A biker’s life saved
1972, barely twenty years after Dr Gibbon’s pioneering feat, a 24-yearold man rode his motorbike through Santa Barbara, California, fell and suffered a closed thorax trauma. The lungs were compressed, aorta damaged. Four days after surgery his lungs failed. By that time Donald Hill and team, at the Pacific Medical Centre in Los Angeles, had significantly improved the heart-lung machine, particularly replacing the rotating discs of the gas exchanger by a membrane lung.
They transported the device to Santa Barbara, connected it to the patient and supported his circulation for three days. With an extracorporeal blood supply of 3.0 to 3.6 litres per minute, oxygen tension in the blood increased from 38 to 75 mmHg, oxygen in the tidal air was reduced from 100 to 60 percent and peak airway pressure was reduced from 60 to 35 cm H2O. Respiratory distress was relieved; the patient recovered.

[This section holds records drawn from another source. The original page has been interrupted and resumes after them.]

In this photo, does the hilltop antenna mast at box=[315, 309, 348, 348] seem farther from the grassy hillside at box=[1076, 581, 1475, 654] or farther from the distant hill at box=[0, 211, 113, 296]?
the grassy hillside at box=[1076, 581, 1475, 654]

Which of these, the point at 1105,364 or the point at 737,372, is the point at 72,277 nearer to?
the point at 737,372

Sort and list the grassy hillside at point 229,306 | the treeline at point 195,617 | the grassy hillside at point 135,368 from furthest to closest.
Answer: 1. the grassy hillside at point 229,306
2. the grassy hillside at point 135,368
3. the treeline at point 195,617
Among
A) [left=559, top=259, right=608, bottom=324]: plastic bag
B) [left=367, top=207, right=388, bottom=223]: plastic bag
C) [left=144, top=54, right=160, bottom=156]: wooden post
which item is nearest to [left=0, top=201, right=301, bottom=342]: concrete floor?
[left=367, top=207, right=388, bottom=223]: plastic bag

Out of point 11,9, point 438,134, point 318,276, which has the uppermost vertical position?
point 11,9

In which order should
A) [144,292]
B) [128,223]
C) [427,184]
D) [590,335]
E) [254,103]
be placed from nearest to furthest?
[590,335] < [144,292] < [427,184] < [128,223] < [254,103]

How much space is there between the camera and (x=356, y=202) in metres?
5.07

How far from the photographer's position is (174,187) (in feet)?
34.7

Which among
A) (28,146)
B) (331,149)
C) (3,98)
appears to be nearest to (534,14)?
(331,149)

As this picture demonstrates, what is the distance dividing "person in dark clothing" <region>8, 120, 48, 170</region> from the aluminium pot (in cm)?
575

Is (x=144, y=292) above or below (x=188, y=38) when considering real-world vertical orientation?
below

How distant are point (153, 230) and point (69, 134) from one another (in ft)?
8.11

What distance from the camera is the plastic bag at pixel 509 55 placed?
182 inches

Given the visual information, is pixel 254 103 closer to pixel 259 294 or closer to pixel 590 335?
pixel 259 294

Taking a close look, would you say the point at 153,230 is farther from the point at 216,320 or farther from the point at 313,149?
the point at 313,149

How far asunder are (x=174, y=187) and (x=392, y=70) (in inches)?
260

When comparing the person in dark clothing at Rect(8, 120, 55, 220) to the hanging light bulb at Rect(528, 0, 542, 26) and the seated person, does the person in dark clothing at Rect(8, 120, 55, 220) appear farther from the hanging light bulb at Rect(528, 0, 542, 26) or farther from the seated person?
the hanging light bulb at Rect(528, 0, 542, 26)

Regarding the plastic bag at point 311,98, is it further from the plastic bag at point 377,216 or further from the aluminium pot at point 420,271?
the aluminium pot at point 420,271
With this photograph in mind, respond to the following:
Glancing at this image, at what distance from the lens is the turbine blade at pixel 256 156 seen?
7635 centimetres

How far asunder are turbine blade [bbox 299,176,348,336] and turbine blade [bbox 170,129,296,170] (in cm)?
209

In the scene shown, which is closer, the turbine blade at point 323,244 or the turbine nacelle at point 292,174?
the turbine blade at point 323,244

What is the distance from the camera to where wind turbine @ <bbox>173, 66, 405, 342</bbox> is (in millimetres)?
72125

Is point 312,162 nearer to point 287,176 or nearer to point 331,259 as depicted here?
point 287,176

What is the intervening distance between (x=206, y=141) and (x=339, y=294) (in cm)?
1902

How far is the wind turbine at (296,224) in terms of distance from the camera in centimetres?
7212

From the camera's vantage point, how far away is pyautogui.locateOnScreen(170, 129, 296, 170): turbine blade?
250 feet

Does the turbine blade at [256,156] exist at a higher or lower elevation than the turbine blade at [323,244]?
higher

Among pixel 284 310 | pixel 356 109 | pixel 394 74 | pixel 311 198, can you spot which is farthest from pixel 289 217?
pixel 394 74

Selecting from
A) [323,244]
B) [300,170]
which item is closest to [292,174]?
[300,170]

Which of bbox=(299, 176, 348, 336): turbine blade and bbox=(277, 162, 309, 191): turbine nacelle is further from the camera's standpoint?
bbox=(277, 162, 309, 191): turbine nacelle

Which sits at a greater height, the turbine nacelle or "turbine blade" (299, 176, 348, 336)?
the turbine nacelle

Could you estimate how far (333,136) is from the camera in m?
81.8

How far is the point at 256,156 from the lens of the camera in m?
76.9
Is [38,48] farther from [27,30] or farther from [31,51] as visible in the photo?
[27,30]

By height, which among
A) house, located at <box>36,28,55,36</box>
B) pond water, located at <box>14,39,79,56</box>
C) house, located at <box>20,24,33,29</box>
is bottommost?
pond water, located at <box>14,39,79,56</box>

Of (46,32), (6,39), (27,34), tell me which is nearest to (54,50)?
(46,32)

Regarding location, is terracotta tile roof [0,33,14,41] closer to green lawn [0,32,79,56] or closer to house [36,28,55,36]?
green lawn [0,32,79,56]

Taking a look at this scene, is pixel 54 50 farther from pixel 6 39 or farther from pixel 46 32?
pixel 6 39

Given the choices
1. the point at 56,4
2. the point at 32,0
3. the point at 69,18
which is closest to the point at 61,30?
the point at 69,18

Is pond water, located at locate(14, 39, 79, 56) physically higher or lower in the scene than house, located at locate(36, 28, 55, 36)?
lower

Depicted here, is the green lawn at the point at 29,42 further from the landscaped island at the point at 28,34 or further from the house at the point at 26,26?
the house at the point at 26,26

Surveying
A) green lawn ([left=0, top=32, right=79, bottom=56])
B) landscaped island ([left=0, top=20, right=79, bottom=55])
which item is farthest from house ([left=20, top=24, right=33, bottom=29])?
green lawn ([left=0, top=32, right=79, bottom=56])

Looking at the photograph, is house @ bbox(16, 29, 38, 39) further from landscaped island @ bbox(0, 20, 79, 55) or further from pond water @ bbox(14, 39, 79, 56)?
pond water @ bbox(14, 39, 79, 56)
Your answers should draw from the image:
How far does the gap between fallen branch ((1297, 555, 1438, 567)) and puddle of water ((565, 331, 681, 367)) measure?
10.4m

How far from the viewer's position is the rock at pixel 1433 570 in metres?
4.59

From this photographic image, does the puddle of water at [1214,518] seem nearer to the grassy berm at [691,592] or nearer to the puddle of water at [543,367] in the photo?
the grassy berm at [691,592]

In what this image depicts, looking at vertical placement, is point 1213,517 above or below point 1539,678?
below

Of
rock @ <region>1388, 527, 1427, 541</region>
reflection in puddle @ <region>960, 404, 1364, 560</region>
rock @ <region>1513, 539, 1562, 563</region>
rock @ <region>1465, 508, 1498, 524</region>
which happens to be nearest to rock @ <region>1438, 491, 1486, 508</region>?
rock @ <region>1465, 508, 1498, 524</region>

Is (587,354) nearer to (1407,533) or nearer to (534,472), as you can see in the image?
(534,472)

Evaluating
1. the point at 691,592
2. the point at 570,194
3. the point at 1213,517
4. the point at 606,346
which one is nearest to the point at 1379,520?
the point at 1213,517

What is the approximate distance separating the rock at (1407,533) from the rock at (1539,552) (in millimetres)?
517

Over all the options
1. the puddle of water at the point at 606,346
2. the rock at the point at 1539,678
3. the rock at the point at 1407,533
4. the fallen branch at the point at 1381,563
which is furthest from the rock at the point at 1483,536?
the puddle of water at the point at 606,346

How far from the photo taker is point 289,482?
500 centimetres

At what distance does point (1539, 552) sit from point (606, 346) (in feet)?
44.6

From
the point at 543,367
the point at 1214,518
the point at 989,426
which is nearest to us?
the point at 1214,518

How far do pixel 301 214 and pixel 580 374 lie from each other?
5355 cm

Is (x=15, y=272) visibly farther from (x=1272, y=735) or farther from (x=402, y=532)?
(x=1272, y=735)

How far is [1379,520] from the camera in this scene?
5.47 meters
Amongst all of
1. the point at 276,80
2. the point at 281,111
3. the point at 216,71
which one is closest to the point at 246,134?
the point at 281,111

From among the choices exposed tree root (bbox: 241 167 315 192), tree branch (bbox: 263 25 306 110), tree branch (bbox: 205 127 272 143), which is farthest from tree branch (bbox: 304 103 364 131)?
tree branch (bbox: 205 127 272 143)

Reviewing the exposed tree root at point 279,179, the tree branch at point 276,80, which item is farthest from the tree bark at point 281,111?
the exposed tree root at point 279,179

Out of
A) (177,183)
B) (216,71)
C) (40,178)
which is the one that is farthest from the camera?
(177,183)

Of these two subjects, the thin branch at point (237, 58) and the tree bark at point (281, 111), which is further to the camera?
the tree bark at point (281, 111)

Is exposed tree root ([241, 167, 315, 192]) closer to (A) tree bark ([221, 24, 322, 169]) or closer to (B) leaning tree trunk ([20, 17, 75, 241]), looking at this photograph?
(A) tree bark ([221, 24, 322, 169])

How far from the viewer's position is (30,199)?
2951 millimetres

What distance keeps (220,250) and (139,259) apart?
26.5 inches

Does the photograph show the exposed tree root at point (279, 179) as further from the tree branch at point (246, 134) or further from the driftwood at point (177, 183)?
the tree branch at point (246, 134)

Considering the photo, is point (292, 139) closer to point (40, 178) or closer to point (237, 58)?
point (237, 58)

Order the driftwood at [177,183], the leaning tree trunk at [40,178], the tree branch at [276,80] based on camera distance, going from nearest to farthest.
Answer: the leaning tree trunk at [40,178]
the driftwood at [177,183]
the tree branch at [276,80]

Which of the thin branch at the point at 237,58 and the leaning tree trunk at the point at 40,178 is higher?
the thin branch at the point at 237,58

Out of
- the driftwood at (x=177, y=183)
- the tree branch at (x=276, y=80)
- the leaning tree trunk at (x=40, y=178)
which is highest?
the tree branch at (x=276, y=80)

Three years later, in 1975, a baby girl was born at the Orange County Medical Centre. Something was wrong. Her small lungs would not work properly. Despite the ventilation system, oxygen tension fell to 12 mm Hg. Robert Bartlett, pulmonary surgeon and co-developer of the membrane lung, brought a machine that had never before been used for a baby. The child’s mother tried to understand what she was hearing, signed the patient consent form with an X and disappeared, never to be seen again. Being an illegal immigrant from Mexico, staying in the hospital would have meant arrest and deportation. After three days of blood oxygenation the baby’s lungs were strong enough to work without mechanical support. The nurses had named the girl Esperanza - hope...
HLM going mobile
In 1997, again almost 25 years later, a 55-year-old surgeon collapsed in his own practice in Germany. The emergency physician arrived on the scene within minutes, but too late. He was the surgeon’s friend. If he had had an HLM, Georg Matheis was convinced he could have saved the surgeon. As a result, he founded a company to develop the world’s first really mobile heart-lung machine. Dr Matheis wanted the device to weigh only ten percent of a normal HLM – less than 20 kg. Whilst he quit the company he founded to pursue other goals, in 2007 the Lifebridge B2T proved its worth at the German Heart Institute in Berlin. In 2008 the machine received Europe-wide approval; FDA clearance followed in 2010.
Today, millions of people worldwide live on thanks to a heart-lung machine. However, it could not save its inventor. In 1973, during a tennis match, John Heysham Gibbon died of a heart attack. Recently Lifebridge Medizintechnik AG also needed reanimation and was acquired by ZOLL Medical.